* start LISTING *

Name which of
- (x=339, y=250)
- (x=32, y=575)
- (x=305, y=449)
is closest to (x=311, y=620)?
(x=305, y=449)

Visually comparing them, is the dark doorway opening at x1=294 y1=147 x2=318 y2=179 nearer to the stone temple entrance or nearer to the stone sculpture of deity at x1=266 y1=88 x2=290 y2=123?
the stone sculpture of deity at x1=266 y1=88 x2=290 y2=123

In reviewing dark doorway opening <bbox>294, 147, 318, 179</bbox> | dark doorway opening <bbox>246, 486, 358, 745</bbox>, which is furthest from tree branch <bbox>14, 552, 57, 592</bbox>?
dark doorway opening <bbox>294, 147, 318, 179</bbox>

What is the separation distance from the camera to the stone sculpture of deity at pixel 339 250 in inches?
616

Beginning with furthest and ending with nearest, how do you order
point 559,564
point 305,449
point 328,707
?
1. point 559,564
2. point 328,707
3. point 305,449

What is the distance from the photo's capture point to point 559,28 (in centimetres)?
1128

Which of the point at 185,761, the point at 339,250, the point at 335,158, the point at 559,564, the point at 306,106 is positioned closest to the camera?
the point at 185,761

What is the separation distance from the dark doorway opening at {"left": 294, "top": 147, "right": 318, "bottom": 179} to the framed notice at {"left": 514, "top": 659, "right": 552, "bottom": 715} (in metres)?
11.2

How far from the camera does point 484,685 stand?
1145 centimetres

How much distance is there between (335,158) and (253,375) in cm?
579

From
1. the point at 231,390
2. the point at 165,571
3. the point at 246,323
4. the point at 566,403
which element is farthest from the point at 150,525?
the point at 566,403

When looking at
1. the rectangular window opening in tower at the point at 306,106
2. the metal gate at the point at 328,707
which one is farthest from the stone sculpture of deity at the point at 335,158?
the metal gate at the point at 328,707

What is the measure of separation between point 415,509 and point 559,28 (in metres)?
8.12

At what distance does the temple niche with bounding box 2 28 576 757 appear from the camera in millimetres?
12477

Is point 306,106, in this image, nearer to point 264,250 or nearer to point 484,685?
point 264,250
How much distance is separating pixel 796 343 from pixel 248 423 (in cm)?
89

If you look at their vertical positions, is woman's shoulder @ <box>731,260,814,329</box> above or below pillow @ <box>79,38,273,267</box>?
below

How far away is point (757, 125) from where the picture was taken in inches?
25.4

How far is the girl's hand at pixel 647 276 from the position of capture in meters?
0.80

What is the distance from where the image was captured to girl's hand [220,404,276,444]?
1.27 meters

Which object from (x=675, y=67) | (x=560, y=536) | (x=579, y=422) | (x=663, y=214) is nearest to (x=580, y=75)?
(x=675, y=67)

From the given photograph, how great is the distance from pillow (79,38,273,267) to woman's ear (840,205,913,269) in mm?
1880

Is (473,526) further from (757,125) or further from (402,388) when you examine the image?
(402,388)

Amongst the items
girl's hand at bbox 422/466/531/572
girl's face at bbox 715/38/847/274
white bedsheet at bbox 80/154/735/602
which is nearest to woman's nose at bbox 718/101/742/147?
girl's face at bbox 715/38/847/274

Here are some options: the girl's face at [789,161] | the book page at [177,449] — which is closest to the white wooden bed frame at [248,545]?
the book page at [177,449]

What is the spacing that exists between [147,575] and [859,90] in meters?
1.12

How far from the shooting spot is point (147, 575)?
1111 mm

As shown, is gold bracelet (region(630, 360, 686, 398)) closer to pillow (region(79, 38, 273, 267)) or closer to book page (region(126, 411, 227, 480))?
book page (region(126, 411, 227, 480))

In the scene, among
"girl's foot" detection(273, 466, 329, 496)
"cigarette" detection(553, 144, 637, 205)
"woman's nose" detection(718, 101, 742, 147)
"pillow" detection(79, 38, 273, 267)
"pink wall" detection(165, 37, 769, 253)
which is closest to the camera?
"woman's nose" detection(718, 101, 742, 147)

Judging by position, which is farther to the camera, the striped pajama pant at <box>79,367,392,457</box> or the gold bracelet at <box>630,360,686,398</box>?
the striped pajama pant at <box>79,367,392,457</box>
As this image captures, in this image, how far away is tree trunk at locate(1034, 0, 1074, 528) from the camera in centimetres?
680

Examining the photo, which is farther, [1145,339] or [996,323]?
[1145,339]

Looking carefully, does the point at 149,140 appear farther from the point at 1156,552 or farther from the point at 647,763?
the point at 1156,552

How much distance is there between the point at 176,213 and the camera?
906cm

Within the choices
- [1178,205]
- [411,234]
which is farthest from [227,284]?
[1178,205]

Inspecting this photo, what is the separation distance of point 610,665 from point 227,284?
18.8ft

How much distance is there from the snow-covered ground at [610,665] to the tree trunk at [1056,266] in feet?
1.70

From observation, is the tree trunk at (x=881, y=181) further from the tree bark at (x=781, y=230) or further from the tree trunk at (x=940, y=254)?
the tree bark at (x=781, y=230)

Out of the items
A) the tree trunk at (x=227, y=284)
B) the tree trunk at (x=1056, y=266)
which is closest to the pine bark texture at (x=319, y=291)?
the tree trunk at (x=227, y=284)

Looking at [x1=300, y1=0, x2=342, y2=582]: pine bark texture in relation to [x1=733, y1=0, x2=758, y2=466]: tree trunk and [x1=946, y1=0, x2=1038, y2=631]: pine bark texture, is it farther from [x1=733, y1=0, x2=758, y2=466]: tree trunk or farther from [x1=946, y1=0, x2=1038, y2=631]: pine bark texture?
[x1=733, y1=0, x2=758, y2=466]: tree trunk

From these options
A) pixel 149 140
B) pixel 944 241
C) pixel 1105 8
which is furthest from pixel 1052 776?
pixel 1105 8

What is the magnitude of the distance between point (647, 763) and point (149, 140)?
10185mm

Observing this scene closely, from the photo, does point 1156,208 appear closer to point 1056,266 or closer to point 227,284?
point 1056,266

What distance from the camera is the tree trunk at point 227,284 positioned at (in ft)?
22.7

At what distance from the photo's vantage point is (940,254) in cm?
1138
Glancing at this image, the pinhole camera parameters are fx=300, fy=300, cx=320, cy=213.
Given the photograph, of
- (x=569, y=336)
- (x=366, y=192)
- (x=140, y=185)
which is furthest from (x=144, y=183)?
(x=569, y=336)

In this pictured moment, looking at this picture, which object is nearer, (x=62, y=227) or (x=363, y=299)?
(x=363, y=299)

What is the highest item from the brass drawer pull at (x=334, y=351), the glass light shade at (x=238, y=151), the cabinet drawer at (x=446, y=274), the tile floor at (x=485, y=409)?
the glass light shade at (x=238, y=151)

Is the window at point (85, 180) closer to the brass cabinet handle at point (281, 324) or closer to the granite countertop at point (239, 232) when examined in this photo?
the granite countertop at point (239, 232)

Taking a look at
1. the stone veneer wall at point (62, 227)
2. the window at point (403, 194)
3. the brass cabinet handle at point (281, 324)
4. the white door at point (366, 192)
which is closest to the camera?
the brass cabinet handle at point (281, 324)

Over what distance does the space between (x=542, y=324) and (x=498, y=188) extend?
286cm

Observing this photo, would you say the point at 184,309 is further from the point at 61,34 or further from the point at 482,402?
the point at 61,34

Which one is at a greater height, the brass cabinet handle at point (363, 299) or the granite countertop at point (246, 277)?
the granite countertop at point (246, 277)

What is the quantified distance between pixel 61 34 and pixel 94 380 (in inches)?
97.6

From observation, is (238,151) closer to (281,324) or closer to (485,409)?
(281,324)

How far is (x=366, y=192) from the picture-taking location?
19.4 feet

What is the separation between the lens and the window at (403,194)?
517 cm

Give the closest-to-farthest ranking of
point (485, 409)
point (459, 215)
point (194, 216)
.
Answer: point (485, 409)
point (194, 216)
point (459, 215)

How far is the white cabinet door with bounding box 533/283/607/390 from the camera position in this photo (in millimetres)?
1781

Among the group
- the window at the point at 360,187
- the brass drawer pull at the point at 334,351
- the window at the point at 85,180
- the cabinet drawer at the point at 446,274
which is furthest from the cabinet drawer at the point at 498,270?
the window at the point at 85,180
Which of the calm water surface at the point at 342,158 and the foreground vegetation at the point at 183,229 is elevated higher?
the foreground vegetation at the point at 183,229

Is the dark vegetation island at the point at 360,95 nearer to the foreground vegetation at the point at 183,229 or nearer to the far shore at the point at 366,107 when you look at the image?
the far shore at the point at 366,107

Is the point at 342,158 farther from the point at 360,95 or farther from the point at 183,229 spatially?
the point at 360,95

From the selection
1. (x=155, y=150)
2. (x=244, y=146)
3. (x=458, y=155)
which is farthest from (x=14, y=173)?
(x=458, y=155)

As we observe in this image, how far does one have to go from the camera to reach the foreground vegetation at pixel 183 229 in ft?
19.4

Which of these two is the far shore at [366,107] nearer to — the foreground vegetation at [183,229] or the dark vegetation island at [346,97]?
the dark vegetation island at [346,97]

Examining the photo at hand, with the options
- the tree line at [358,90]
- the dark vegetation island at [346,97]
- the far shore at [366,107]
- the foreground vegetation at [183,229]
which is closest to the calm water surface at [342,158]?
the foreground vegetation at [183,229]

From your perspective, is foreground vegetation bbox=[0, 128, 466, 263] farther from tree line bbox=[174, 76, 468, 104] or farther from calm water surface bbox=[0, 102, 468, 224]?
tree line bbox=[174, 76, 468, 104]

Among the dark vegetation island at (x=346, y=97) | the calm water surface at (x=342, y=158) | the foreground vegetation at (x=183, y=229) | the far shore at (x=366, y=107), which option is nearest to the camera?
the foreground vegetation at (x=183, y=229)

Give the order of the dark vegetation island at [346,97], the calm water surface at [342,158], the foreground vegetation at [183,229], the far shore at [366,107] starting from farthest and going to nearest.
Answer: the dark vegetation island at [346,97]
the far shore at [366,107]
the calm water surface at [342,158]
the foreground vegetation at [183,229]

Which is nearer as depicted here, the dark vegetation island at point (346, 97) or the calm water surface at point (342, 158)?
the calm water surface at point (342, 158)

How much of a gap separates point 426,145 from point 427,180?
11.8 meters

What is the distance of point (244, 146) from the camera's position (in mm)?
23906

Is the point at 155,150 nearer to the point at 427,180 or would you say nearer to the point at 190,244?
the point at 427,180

* end LISTING *

TASK REQUIREMENTS>
Beginning at the line that contains "Give the order" and stopping at the end of the records, write those lines out again with "camera's position" replaced by "viewpoint" and nothing else altered.

SOLUTION BELOW>
Give the order of the dark vegetation island at [346,97], the calm water surface at [342,158], the foreground vegetation at [183,229], the far shore at [366,107] starting from farthest and going to nearest.
Answer: the dark vegetation island at [346,97]
the far shore at [366,107]
the calm water surface at [342,158]
the foreground vegetation at [183,229]

Which is nearer as depicted here, the dark vegetation island at point (346, 97) or the calm water surface at point (342, 158)?
the calm water surface at point (342, 158)

How much of a gap separates point 426,145 from point 427,180?
11.8 meters

What is the distance of point (244, 146) from the viewpoint (in mm)?
23906

Is the point at 155,150 nearer to the point at 427,180 or would you say nearer to the point at 190,244?
the point at 427,180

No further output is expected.